My neural network for MNIST digit recognition learns for one epoch and then stops learning

Summary

This incident describes a neural network that stops learning after the first epoch, with accuracy stuck at ~9.8%, which is effectively random guessing on MNIST. The core issue stems from using MSE with tanh, incorrect gradient flow, and weight‑update logic that silently zeroes out updates.

Root Cause

The failure to learn is caused by a combination of issues:

Using MSE with tanh for classification, which produces extremely small gradients for most outputs
Incorrect backpropagation math, especially mixing activated and non‑activated values
Resetting weight update buffers incorrectly, causing updates to be overwritten
Using float128 with numpy, which silently degrades performance and can break operations
Transformer output of +1/–1, which is incompatible with tanh saturation behavior
Batch update logic that multiplies accumulated gradients by the learning rate twice

The result is vanishing gradients and no effective parameter updates.

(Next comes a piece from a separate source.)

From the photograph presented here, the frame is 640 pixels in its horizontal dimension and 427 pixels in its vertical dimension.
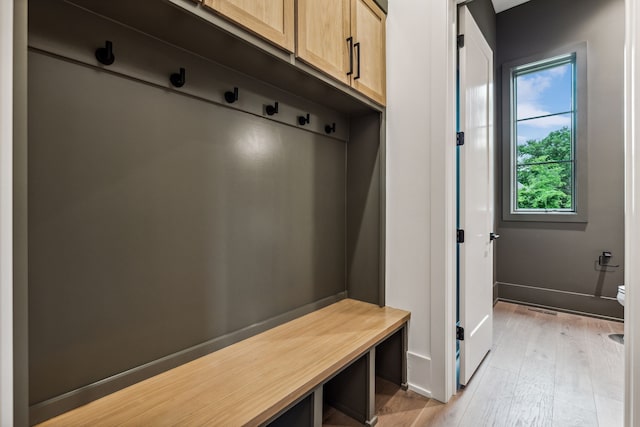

Why This Happens in Real Systems

Even experienced engineers run into this class of bug because:

Activation + loss mismatch is a classic silent failure
Gradient buffers accidentally reused or overwritten is common in custom frameworks
Saturated activations (tanh/sigmoid) produce gradients near zero
Batch update logic is easy to get subtly wrong
Hand‑rolled backprop is extremely error‑prone

These issues rarely throw exceptions—they simply produce flat accuracy curves.

Real-World Impact

When this happens in production ML systems, the consequences include:

Models that appear to train but never improve
Wasted compute time
Misleading metrics that hide underlying math errors
Teams debugging symptoms instead of root causes
Silent model failures that pass CI but fail in deployment

This is one of the most expensive classes of ML bugs because it looks like “normal training.”

Example or Code (if necessary and relevant)

Below is a minimal example of the correct loss/activation pairing for MNIST classification:

import torch
import torch.nn as nn

model = nn.Sequential(
    nn.Linear(784, 128),
    nn.ReLU(),
    nn.Linear(128, 10)
)

loss_fn = nn.CrossEntropyLoss()
optimizer = torch.optim.SGD(model.parameters(), lr=0.1)

This avoids tanh saturation, avoids MSE, and uses stable softmax‑cross‑entropy.

How Senior Engineers Fix It

Experienced engineers approach this systematically:

Switch to softmax + cross‑entropy, the correct loss for classification
Replace tanh with ReLU, eliminating saturation
Verify gradient flow layer by layer
Check that weight update buffers are zeroed correctly
Ensure batch updates are not scaled twice
Unit‑test backprop on tiny networks to confirm gradients match numerical approximations
Use standard frameworks (PyTorch, TensorFlow) unless custom backprop is absolutely required

The key is to eliminate entire classes of failure, not chase symptoms.

Why Juniors Miss It

Less experienced engineers often overlook this because:

They assume any activation + any loss will work
They trust that “if the code runs, the math must be correct”
They focus on debugging the training loop instead of the gradient math
They don’t yet recognize the classic symptom: accuracy stuck at random chance
They underestimate how easily gradients vanish with tanh + MSE
They rarely test with numerical gradient checking

This is a rite‑of‑passage bug in machine learning engineering—everyone hits it once.